Paranoid Park, 2007

There is a palpable sentiment of trying to capture the ephemeral that runs through Gus Van Sant’s Paranoid Park, a film that further modulates his now familiar aesthetic of melding abstract episodes of hypnotic time drift with the alienated portrait of imploding, angry youth that have characterized his more recent films (beginning with his Béla Tarr epiphany film, Gerry). Based on the young adult novel by Portland author, Blake Nelson, the film follows a cherubic, teenaged skater, Alex’s (Gabe Nevins) process of writing a diaristic letter to an unknown recipient (later revealed to be a classmate and casual acquaintance named Macy (Lauren Mc Kinney)) at an overgrown lookout near a desolate sound. Unfolding in often repeating, time altered flashbacks that recount Alex’s suppressed, traumatic experience – and moments of pure bliss – surrounding his consuming, but reluctant obsession to visit Paranoid Park (an abandoned industrial site that was transformed into an advanced skate park by homeless, thrill-seeking kids), that are juxtaposed against images of his upended personal life as his separated parents (Grace Carter and John “Smay” Williamson) attempt to reassure him of their undying love and support despite their impending divorce, and his flighty, cheerleader girlfriend, Jennifer (Taylor Momsen) continues to pressure him to have sex, the film is an airy and swooning, if delicate and friable tone piece that strives to give form to an adolescent’s subconscious awareness of passage, moral consequence, and impermanence that comes with the process of maturation. In a sense, his parents’ vain promise that everything will be the same as before becomes a sobering reinforcement of his own realization of its consequential impossibility after a reckless, life-altering experience.
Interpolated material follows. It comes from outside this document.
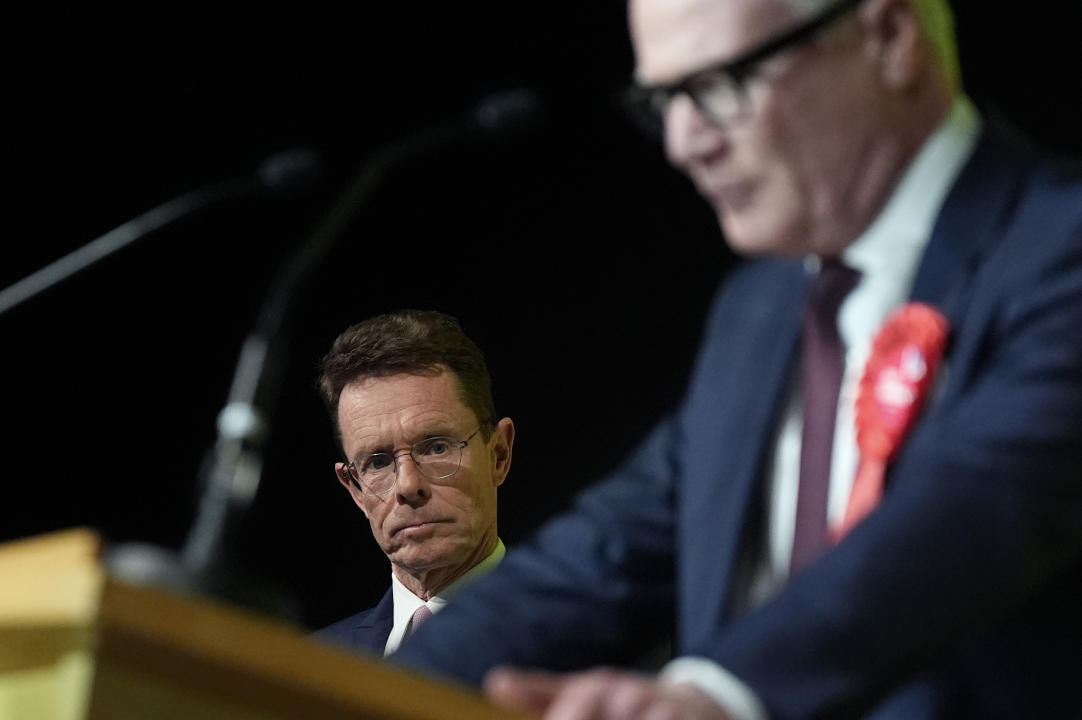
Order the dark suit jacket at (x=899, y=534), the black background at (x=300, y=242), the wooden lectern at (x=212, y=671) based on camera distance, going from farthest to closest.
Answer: the black background at (x=300, y=242) → the dark suit jacket at (x=899, y=534) → the wooden lectern at (x=212, y=671)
It is within this consciousness of irretrievable time that the impressionistic, swooning slow motion images of skaters riding the concrete waves of Paranoid Park become an intrinsic reflection of Alex’s own impressionable psyche – a naïve representation of his own desperate, unarticulated desire to manipulate time and return to an enchanted place of blissful innocence and fanciful imagination.